→ EXCERPTED PASSAGE
Scientific classification
- Kingdom: Plantae
- Clade: Tracheophytes
- Clade: Gymnosperms
- Division: Pinophyta
- Class: Pinopsida
- Order: Cupressales
- Family: Cupressaceae
- Genus: Hesperocyparis
- Species: H. stephensonii
- Binomial name: Hesperocyparis stephensonii (C.B.Wolf) Bartel
- Synonyms: Callitropsis stephensonii (C.B.Wolf) D.P.Little (2006) ; Cupressus arizonica var. stephensonii (C.B.Wolf) Little (1966) ; Cupressus arizonica subsp. stephensonii (C.B.Wolf) A.E.Murray (1982) ; Cupressus stephensonii C.B.Wolf (1948) ;

= Hesperocyparis stephensonii =

- Genus: Hesperocyparis
- Species: stephensonii
- Authority: (C.B.Wolf) Bartel
- Conservation status: CR

Californian species of western cypress

Hesperocyparis stephensonii is a species of conifer in the cypress family, Cupressaceae, known as the Cuyamaca cypress that is found only in one very small area in Southern California.

→ DATA SECTION
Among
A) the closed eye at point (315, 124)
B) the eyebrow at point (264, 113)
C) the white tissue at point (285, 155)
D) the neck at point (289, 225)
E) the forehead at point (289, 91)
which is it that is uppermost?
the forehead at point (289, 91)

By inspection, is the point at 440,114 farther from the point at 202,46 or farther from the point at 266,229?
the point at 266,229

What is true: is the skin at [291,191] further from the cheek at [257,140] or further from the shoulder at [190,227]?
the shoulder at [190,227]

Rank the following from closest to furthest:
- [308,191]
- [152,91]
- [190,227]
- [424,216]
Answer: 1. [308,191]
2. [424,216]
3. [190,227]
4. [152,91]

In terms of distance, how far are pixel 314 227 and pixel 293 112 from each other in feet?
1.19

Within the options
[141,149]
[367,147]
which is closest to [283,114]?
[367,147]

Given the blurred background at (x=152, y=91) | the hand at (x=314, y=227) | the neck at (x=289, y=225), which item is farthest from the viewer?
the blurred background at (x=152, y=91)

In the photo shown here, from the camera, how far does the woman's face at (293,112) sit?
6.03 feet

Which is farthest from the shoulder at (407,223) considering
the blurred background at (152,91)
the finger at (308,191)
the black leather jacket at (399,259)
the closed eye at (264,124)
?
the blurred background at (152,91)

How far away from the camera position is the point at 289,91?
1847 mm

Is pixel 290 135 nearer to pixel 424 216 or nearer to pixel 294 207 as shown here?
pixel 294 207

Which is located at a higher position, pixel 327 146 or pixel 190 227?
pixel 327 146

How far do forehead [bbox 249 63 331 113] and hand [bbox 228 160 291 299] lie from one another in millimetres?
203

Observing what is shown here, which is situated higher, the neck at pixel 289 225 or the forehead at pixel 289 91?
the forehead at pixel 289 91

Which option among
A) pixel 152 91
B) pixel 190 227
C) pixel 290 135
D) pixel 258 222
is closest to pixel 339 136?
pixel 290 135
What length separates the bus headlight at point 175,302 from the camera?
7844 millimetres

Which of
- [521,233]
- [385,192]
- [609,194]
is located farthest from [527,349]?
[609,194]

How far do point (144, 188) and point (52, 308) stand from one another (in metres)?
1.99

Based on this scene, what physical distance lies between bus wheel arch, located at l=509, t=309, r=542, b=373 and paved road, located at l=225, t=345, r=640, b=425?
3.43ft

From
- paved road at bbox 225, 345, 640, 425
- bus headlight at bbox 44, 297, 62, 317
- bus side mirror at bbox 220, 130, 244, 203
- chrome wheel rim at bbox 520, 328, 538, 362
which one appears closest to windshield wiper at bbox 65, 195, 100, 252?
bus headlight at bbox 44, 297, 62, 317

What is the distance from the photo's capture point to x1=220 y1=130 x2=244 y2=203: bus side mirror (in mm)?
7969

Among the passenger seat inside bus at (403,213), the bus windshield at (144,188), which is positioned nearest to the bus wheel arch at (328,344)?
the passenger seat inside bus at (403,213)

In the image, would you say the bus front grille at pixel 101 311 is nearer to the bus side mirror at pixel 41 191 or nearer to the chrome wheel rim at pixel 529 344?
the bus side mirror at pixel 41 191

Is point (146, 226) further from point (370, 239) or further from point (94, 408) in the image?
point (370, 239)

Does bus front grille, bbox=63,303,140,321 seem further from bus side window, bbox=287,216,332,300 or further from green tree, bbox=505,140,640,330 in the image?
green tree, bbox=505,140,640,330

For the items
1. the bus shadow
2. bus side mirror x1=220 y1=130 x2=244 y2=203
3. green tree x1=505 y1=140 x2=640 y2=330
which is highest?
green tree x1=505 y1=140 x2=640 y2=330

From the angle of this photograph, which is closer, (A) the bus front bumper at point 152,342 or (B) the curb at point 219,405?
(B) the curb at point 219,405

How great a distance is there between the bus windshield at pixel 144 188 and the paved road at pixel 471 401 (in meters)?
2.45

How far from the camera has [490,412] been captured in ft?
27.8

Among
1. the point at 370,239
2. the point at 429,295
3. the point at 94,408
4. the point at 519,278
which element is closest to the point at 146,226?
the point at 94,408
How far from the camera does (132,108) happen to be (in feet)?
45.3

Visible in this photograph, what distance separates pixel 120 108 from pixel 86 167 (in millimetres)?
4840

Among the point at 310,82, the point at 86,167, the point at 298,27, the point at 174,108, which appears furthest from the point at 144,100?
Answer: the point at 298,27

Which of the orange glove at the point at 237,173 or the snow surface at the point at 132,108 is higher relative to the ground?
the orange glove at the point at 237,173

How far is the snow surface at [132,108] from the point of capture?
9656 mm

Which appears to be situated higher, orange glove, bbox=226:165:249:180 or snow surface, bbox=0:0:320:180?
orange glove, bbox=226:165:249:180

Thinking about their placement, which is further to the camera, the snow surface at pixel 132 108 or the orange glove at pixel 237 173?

→ WORK TASK
Write out the whole Cuyamaca cypress text again, word for word. These records have no connection to the text.

→ EXERCISE RESPONSE
Scientific classification
- Kingdom: Plantae
- Clade: Tracheophytes
- Clade: Gymnosperms
- Division: Pinophyta
- Class: Pinopsida
- Order: Cupressales
- Family: Cupressaceae
- Genus: Hesperocyparis
- Species: H. stephensonii
- Binomial name: Hesperocyparis stephensonii (C.B.Wolf) Bartel
- Synonyms: Callitropsis stephensonii (C.B.Wolf) D.P.Little (2006) ; Cupressus arizonica var. stephensonii (C.B.Wolf) Little (1966) ; Cupressus arizonica subsp. stephensonii (C.B.Wolf) A.E.Murray (1982) ; Cupressus stephensonii C.B.Wolf (1948) ;

= Hesperocyparis stephensonii =

- Genus: Hesperocyparis
- Species: stephensonii
- Authority: (C.B.Wolf) Bartel
- Conservation status: CR

Californian species of western cypress

Hesperocyparis stephensonii is a species of conifer in the cypress family, Cupressaceae, known as the Cuyamaca cypress that is found only in one very small area in Southern California.